▸ Objetivo:
Responde las siguientes preguntas a partir del fragmento sobre México.
1. ¿Con qué célebre debate compara el fragmento la duda que atenaza a los mexicanos del presente?
2. ¿Quién comandó las fuerzas que conquistaron Tenochtitlan?
3. ¿Qué estamento preserva en la actualidad el régimen creado en aras de la colonización española?

▸ Fragmento seleccionado:
Pues bien, esa duda continua y a menudo hiriente que atenaza y atiza a los mexicanos del presente; esa escisión entre dos mundos opuestos, aunque en realidad solo uno de ellos subsista y el otro apenas sea una anotación marginal, cuando no un simple recuerdo o una pieza relicta del pasado; esa interrogación dirigida siempre hacia el propio ser, en busca de una explicación del pasado que aporte guías de actuación comunitarias para el futuro; ese debate, en suma, en poco o nada se diferencia del célebre «problema de España» sobre el que escribieron Joaquín Costa, Ángel Ganivet, Ramiro de Maeztu, Miguel de Unamuno y José Ortega y Gasset, entre otros pensadores y literatos. Y en ambos casos tiene que ver con una conciencia desazonada acerca del funcionamiento interno del país, a nivel económico e institucional; con la frustración que suponen las miserias del presente, si comparadas con las expectativas de futuro concebidas en un momento histórico pretérito que lució un rostro más halagüeño, pero no menos falaz.

Como suele ocurrir, bajo la justa indignación popular pueden anidar intenciones —y planes manipuladores— más que espurias. Así, trecientos años después de la conquista de Tenochtitlan, la capital de los mexicas —también conocidos como aztecas— por las fuerzas conjuntas, hispanas e indígenas, comandadas por Hernán Cortés, las proclamas falsamente proindigenistas y anticolonialistas de la clase política mexicana todavía suponen, como siempre lo han sido, la mejor coartada propagandística para el mantenimiento en la otrora Nueva España de un régimen clasista, racista, corrupto y dominado por las minorías extractivas, que fue creado en aras de la colonización española y en la actualidad, tras doscientos años de independencia, está siendo preservado en sus principios básicos de desigualdad e injusticia por el estamento criollo, descendiente de la antigua oligarquía colonial de origen hispano.

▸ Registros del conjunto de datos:

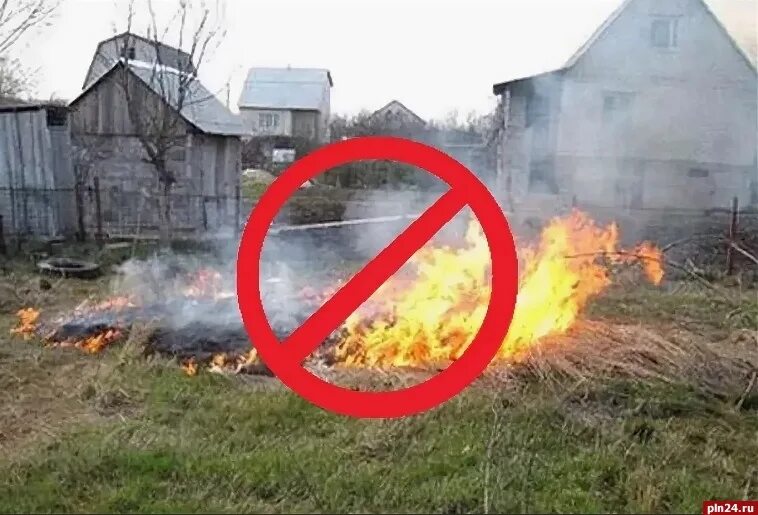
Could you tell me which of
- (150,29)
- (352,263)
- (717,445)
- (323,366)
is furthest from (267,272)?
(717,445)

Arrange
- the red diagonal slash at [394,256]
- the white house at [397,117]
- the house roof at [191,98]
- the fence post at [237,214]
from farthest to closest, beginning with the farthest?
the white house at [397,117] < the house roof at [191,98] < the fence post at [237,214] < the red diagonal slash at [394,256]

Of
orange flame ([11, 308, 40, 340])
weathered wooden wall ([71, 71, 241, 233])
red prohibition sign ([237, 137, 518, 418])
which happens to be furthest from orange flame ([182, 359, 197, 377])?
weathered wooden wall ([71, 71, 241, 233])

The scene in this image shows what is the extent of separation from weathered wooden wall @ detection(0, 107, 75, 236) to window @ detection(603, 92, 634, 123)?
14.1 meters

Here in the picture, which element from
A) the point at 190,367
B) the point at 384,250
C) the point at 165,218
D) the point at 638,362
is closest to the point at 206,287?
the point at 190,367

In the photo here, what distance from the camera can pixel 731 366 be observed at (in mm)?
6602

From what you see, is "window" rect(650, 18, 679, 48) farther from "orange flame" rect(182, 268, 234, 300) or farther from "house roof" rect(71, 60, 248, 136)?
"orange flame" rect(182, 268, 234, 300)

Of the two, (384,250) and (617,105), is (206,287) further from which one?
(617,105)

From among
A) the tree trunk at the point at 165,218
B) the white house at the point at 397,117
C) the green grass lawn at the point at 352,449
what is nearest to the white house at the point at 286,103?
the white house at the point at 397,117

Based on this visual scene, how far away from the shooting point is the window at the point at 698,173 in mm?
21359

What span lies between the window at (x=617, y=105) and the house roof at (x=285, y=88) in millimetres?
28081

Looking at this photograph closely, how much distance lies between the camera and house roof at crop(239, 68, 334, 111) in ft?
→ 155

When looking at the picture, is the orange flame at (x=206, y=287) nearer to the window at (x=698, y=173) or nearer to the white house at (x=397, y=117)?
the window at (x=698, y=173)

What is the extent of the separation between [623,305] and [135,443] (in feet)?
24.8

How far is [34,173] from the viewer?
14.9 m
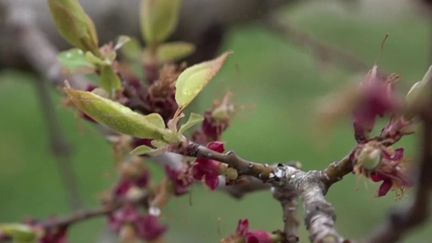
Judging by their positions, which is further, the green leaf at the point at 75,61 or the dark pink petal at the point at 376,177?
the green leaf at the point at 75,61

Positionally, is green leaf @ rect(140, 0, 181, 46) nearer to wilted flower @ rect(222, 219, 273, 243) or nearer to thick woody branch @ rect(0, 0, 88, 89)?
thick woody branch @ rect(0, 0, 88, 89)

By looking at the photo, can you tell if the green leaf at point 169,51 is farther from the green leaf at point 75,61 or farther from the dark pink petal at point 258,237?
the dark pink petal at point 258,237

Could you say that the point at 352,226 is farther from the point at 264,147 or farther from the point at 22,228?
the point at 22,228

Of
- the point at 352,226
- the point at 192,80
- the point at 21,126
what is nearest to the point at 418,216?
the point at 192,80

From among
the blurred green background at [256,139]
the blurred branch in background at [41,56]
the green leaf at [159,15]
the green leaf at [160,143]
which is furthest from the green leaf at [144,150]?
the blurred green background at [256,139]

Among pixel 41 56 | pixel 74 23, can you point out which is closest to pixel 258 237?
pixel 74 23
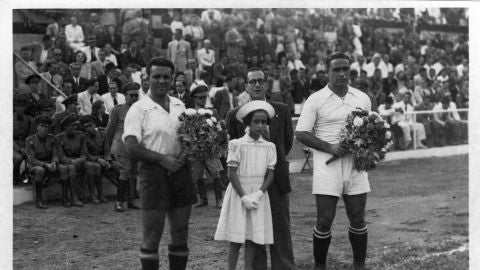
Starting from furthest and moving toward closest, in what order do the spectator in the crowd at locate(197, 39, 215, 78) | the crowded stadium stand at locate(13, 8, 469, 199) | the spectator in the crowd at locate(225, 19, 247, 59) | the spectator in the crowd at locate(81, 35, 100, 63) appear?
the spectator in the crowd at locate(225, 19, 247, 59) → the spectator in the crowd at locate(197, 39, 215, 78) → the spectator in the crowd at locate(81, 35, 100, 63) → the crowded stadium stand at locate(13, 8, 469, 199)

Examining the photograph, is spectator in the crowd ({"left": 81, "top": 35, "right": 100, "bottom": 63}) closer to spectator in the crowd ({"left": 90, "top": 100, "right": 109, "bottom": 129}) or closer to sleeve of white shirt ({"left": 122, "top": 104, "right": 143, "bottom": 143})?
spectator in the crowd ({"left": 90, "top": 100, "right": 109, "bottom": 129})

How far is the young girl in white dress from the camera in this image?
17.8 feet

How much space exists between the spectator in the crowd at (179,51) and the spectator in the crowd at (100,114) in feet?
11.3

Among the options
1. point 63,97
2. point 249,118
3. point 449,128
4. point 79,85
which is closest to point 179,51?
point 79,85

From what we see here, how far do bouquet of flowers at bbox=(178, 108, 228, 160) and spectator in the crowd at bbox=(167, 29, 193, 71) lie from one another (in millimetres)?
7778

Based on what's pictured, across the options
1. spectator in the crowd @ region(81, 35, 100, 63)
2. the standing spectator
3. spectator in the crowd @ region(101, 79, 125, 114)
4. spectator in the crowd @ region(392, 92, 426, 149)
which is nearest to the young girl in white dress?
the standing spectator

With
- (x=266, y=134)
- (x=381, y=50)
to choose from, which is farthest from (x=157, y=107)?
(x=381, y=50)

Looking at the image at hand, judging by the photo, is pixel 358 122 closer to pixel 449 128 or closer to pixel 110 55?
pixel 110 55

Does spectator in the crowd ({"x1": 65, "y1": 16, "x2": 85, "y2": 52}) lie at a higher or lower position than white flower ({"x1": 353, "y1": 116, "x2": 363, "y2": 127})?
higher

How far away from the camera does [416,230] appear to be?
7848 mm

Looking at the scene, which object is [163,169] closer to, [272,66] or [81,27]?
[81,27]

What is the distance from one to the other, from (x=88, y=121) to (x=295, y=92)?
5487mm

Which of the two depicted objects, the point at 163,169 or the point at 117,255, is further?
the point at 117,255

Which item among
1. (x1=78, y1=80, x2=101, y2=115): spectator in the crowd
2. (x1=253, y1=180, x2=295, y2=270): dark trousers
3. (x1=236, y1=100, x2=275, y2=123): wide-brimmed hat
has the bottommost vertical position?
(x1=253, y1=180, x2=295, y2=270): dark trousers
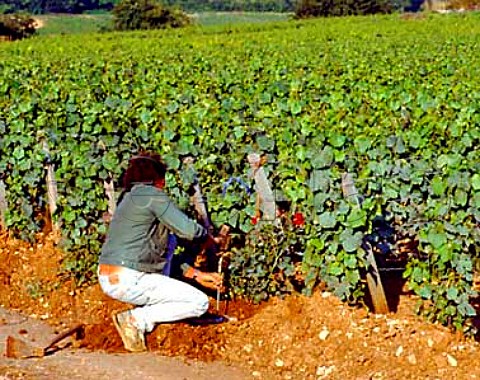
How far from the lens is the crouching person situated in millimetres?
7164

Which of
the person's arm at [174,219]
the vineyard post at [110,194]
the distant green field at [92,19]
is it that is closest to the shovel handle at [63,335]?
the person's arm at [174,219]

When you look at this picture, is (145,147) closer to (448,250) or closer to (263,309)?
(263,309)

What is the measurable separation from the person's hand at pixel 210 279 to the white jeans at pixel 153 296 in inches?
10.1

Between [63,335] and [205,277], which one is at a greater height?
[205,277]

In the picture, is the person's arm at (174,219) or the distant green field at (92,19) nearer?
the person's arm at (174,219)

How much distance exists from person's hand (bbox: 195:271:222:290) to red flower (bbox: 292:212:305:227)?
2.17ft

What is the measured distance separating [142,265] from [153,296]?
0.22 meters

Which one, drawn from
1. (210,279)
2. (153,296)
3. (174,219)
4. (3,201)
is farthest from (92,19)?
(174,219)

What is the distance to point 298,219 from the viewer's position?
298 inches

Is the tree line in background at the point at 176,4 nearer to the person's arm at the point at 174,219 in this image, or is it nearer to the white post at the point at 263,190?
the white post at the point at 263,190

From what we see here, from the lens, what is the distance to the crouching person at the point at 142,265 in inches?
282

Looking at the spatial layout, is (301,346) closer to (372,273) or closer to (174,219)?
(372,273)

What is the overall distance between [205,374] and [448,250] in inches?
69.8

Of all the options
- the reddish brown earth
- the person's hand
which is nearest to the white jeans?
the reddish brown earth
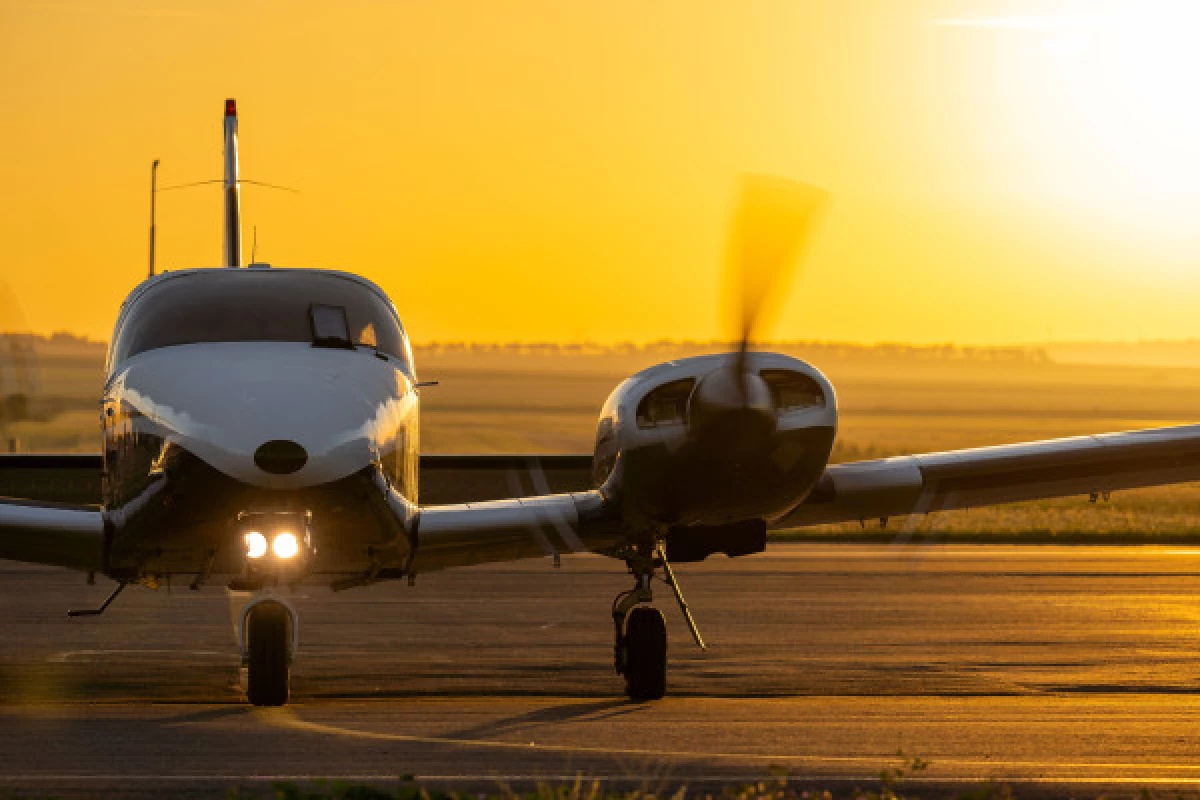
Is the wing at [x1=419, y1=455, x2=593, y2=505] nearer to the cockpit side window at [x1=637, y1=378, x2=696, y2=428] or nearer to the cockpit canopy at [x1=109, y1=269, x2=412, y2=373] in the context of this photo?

---

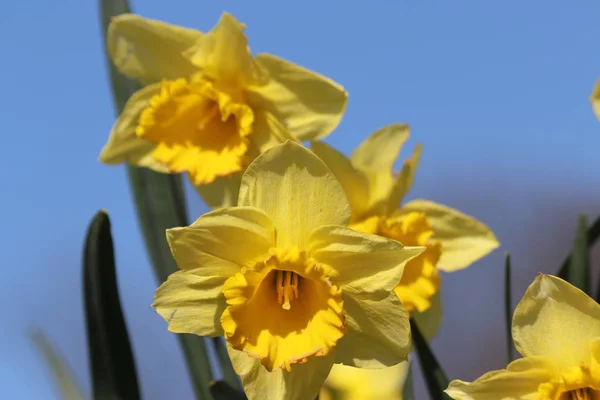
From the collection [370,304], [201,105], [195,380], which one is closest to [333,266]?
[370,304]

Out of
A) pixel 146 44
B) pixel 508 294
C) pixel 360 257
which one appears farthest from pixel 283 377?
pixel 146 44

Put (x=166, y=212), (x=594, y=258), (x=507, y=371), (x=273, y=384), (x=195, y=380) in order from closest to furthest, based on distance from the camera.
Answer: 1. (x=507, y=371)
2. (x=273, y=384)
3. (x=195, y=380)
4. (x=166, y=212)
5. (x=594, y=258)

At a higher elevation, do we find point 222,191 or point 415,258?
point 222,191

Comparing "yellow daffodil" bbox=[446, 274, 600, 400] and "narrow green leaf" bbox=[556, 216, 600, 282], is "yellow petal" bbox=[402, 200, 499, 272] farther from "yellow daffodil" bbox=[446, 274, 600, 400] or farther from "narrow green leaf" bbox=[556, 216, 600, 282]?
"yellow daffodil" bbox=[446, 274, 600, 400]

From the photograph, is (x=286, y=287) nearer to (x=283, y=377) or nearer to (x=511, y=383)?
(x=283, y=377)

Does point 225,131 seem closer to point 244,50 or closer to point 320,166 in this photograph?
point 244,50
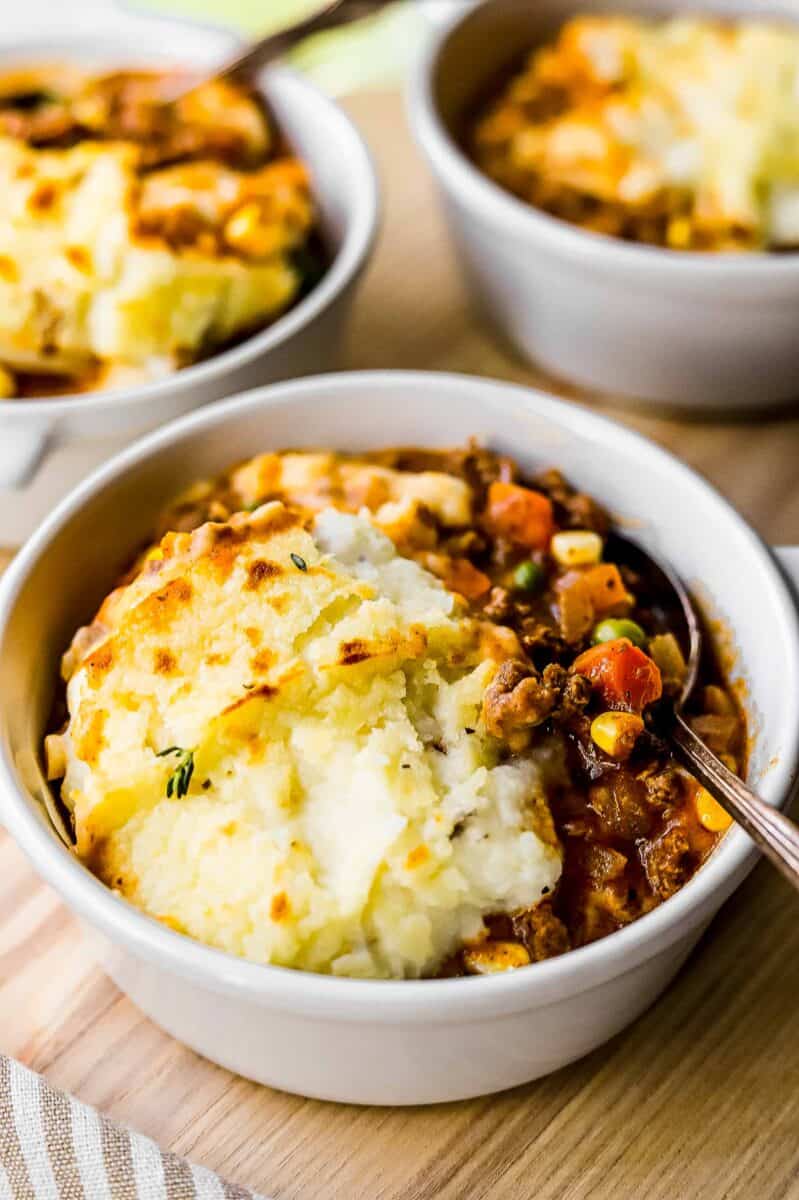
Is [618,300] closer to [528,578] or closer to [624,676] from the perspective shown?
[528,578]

...

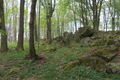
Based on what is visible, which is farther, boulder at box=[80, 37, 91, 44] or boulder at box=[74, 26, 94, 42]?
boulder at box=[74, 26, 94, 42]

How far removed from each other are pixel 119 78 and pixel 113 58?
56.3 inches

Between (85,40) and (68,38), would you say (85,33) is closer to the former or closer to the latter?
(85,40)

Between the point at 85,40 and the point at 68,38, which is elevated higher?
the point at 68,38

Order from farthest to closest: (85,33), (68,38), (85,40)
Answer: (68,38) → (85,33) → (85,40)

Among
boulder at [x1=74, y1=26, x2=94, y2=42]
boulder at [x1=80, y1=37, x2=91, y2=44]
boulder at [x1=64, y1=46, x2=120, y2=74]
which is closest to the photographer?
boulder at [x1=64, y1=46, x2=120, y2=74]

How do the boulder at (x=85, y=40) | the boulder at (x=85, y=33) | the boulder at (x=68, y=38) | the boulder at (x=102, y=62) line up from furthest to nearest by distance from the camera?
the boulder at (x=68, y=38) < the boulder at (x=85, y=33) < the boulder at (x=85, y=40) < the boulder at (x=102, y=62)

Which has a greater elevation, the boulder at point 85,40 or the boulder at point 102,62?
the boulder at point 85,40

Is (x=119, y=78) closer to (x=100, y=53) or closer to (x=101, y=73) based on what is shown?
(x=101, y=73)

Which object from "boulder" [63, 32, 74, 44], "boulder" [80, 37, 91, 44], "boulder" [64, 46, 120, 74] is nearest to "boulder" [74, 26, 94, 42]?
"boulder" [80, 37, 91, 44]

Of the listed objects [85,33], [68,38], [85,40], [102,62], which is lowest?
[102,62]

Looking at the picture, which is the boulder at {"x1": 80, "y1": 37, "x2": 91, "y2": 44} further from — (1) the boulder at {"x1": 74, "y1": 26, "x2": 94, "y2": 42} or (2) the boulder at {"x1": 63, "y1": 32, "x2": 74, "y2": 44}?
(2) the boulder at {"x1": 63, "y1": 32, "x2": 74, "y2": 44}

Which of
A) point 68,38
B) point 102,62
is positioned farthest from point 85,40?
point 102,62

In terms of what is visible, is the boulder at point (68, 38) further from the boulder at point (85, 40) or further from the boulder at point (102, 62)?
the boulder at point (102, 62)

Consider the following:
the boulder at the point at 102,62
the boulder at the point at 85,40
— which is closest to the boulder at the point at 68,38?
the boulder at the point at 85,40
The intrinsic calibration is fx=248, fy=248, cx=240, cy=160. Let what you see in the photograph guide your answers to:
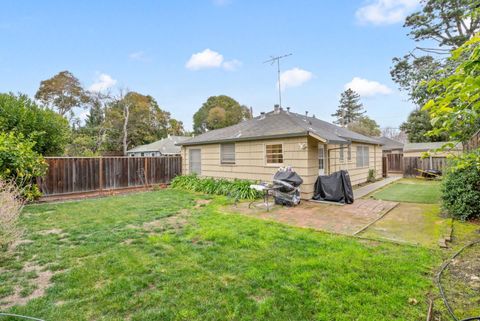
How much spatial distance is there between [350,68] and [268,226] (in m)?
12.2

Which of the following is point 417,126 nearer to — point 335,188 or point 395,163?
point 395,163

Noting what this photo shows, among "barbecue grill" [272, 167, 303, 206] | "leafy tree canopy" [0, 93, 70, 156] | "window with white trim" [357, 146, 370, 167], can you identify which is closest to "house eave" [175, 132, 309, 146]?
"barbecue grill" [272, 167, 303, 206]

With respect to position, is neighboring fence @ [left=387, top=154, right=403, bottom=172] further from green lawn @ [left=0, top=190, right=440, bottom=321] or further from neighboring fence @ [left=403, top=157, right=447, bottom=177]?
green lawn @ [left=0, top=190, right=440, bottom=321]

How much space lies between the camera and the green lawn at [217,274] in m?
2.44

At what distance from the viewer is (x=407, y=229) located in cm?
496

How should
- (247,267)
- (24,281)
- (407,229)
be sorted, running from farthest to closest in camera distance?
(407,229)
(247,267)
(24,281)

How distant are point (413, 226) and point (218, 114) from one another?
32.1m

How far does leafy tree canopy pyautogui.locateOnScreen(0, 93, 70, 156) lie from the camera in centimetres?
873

▸ Respuesta esperada:
1. Con el «problema de España».
2. Hernán Cortés.
3. El estamento criollo, descendiente de la antigua oligarquía colonial de origen hispano.